Of all the things we talked about that afternoon, there is one thing that stands out the most. I asked her why I wasn’t accepted in their group. Clearly, I wasn’t a racist and was trying to be as inclusive and knowledgeable as I could be. Even then, I really loved people and wanted to include everyone in my social circle and be included in theirs, too. Her answer has stayed with me all these years:
“The problem is, no matter how nice you are, you act like you think you know and you don’t. And you never will because you’re not black. Period.”

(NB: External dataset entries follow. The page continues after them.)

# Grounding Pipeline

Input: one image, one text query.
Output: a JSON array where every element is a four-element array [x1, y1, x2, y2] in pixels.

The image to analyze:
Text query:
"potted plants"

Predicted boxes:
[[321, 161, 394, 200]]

You act like you think you know.
At the time, this hurt me a little bit. As I’ve matured, I realize she wasn’t trying to hurt me, she was simply stating the truth. I’ve applied her statement to most people in my life, no matter their skin color. You might think you know what another person is experiencing, but the bottom line is, unless you’re walking in their shoes, you do not. I have never been black. I have never been married to a black person, nor do I have biracial children. So even with all my deep love and general acceptance of most people, I do not know. I have to accept that as fact; humble myself and understand that I am privileged whether I acknowledge it or not.
Change is coming and we must be part of the answer, not the problem. I am grateful for people like Swish who have let me ask my questions – no matter how ignorant – and helped me to see life through their eyes. I am hopeful that my genuine love for people will buy me some grace and that I will be forgiven for the questions that may seem stupid or obvious. Like Swish said, “I don’t know”. I am ready to learn, though. I am willing to be humble, listen with intention and stand up for equality for all people, no matter their skin tone, religious beliefs or sexual orientation. I may not know, but I am willing to learn. That is, at least, a start.